> **Stored data entries**

┌────────

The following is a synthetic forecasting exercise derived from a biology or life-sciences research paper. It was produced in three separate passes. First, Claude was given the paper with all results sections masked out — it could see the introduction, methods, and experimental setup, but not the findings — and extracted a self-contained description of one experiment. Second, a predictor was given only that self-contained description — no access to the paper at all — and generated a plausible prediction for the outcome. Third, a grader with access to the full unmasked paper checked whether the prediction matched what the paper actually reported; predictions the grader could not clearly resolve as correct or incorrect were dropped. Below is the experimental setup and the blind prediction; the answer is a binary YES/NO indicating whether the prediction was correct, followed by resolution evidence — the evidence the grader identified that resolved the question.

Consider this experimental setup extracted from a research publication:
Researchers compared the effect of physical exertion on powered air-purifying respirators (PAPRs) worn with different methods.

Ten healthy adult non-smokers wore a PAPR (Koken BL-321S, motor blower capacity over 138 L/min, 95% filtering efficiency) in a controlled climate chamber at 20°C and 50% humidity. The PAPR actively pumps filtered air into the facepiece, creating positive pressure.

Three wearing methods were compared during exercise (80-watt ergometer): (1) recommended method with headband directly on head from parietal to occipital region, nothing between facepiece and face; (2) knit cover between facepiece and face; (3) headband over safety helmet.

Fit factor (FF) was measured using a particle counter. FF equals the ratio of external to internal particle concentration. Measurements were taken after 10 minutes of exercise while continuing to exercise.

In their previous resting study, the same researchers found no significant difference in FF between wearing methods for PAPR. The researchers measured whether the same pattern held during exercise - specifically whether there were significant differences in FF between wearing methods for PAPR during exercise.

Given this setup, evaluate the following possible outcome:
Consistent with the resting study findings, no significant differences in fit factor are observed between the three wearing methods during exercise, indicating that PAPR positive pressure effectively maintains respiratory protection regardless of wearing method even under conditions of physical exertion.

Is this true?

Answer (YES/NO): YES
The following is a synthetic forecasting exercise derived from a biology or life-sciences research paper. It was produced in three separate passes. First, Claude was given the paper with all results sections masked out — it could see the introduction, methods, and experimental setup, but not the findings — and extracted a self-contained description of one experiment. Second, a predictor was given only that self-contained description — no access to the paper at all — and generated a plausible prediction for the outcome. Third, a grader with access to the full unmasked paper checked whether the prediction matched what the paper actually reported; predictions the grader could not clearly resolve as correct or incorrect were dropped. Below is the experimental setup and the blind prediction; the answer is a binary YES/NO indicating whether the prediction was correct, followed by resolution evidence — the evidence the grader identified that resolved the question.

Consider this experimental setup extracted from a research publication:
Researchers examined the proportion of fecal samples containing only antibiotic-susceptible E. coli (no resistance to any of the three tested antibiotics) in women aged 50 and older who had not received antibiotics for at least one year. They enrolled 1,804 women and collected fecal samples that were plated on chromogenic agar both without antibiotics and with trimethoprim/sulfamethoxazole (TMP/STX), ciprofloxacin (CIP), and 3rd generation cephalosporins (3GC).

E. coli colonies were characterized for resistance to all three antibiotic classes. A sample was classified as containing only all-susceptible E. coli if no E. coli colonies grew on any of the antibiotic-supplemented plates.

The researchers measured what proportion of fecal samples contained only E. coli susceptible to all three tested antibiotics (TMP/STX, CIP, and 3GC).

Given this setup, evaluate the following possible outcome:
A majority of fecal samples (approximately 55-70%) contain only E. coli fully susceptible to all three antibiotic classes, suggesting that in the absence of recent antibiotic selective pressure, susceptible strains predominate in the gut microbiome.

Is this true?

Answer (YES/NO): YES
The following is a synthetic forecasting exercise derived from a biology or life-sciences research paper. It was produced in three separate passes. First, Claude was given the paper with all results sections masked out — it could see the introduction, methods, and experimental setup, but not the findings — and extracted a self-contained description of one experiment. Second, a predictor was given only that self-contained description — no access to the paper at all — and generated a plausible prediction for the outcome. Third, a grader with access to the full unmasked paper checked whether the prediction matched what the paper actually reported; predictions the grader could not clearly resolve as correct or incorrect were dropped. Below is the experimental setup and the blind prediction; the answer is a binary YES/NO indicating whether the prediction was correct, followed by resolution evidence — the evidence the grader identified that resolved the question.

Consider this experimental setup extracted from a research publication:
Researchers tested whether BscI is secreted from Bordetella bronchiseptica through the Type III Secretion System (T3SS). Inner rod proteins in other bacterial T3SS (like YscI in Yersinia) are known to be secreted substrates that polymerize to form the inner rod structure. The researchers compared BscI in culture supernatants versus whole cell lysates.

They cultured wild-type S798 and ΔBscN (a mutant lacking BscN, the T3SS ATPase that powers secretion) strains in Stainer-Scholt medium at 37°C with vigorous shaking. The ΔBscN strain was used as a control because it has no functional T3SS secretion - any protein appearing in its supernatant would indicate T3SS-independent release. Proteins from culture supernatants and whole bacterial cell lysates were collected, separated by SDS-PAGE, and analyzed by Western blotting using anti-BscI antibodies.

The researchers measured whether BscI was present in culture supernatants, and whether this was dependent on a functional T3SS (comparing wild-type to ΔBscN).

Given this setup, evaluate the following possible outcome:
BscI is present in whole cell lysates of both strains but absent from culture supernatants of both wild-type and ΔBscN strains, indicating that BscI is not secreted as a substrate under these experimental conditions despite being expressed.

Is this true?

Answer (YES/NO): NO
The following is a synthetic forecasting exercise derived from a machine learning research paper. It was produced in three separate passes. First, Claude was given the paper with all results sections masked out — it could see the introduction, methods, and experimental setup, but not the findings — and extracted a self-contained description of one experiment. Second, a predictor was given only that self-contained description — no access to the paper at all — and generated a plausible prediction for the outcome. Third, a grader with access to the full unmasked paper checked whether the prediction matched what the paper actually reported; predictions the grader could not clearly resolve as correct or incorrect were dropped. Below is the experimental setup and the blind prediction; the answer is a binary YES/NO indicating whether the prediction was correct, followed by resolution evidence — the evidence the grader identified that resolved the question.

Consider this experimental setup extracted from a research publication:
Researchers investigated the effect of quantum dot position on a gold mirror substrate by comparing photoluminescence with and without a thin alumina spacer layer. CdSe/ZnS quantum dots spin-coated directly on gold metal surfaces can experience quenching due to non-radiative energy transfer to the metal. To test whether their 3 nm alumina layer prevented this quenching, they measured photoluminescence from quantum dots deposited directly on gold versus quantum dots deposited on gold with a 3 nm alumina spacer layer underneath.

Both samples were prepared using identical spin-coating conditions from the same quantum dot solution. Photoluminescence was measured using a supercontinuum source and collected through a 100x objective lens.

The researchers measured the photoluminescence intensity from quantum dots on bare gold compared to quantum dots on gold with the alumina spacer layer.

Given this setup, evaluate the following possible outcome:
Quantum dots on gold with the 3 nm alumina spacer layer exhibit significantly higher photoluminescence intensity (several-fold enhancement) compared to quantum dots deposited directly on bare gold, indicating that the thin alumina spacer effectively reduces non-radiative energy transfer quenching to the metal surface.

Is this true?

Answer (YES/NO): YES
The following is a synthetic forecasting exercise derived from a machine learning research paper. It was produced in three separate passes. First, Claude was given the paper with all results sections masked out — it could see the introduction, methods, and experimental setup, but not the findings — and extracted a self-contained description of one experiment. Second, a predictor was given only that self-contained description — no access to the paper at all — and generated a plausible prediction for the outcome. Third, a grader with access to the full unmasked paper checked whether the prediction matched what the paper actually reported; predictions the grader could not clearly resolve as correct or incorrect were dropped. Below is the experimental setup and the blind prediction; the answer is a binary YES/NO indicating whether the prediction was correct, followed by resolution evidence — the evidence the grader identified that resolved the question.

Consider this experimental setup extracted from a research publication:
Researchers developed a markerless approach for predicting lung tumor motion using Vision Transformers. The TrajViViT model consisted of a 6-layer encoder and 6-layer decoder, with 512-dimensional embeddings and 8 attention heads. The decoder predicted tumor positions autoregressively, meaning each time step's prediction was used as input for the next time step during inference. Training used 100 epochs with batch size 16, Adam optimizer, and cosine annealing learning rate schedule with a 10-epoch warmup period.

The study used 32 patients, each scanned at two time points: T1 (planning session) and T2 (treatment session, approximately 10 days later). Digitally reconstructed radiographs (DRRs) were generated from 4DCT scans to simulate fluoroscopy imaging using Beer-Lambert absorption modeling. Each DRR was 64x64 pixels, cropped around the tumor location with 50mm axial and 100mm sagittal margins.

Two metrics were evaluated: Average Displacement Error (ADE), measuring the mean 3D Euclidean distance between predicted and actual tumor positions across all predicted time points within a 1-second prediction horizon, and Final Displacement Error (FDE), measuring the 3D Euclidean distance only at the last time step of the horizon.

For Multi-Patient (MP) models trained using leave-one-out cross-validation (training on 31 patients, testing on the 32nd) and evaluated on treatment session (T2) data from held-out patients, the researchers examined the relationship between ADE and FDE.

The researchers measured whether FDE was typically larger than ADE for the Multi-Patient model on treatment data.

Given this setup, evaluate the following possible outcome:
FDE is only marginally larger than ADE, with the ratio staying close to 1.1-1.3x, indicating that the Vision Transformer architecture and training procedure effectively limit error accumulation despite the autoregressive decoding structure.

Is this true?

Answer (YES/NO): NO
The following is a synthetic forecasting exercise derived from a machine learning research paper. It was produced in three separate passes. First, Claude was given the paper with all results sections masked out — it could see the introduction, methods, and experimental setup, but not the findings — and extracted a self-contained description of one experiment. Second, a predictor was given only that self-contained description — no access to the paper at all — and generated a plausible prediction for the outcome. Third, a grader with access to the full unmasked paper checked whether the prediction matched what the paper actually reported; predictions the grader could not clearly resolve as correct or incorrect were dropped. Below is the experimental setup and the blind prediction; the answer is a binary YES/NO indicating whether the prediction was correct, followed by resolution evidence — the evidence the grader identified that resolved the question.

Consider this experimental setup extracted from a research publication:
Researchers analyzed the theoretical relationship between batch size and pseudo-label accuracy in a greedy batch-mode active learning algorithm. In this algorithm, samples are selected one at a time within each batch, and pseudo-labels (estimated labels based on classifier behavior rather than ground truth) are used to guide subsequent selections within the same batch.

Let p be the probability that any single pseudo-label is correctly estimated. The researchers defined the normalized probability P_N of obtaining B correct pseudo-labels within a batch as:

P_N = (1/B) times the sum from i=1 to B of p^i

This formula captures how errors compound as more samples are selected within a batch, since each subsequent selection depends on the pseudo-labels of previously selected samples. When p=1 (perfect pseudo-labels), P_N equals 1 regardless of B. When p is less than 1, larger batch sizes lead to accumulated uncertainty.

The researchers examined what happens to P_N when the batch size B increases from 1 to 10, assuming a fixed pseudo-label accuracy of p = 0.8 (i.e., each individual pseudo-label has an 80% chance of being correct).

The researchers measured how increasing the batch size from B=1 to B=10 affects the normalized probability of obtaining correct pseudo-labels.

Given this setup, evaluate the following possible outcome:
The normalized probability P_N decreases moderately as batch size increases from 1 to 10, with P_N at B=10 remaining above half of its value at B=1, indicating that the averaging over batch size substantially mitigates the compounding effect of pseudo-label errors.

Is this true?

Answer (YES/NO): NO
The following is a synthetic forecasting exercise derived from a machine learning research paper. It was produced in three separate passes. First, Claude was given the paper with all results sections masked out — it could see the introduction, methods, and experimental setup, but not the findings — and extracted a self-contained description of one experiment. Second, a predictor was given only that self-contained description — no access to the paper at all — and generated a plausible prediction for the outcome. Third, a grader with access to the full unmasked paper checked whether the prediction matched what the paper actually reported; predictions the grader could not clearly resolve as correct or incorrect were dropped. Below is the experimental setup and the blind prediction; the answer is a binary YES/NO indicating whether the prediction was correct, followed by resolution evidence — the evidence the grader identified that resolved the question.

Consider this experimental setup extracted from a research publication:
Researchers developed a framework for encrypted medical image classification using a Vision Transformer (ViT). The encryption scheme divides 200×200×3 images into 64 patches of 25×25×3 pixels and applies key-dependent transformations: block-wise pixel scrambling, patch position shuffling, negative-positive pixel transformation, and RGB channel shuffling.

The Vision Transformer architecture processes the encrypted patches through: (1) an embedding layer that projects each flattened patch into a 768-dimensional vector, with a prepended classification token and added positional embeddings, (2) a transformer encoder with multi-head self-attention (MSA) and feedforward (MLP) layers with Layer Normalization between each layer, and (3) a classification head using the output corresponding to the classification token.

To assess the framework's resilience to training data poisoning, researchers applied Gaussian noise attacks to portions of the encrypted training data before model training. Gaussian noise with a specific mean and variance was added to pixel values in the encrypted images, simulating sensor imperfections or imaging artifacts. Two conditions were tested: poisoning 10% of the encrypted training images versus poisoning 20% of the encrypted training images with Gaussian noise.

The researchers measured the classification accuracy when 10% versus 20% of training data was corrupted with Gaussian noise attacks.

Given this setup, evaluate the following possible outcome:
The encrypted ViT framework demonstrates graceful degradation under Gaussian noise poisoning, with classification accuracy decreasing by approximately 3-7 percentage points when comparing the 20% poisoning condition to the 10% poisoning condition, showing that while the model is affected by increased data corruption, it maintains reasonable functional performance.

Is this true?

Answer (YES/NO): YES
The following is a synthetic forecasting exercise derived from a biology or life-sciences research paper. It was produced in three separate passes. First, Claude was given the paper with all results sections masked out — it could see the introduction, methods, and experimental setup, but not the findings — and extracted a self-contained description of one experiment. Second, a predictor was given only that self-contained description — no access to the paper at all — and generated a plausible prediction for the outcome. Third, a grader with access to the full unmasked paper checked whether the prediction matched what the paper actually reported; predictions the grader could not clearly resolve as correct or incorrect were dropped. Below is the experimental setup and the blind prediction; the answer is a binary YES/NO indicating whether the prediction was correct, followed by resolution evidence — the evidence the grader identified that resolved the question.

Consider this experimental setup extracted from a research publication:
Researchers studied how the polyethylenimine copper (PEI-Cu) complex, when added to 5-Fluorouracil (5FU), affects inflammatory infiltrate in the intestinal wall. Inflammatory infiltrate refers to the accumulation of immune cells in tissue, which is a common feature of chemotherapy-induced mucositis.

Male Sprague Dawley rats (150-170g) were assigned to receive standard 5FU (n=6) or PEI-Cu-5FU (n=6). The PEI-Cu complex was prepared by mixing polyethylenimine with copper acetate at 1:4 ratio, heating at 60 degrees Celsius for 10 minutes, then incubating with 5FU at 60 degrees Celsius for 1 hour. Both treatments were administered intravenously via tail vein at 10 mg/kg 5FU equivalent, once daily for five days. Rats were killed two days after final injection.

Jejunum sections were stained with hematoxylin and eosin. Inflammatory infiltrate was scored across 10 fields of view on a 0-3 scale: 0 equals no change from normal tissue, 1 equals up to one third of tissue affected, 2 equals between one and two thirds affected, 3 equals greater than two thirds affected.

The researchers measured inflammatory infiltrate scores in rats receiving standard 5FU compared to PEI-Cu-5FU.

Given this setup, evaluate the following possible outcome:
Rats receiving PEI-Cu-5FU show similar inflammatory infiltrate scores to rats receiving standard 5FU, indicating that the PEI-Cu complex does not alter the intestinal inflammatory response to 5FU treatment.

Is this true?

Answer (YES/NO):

└────────

> **WORK ORDER**
Take each line above that holds the string "receiving" and copy it.

> **RESPONSE TO THIS EXERCISE**
The researchers measured inflammatory infiltrate scores in rats receiving standard 5FU compared to PEI-Cu-5FU.
Rats receiving PEI-Cu-5FU show similar inflammatory infiltrate scores to rats receiving standard 5FU, indicating that the PEI-Cu complex does not alter the intestinal inflammatory response to 5FU treatment.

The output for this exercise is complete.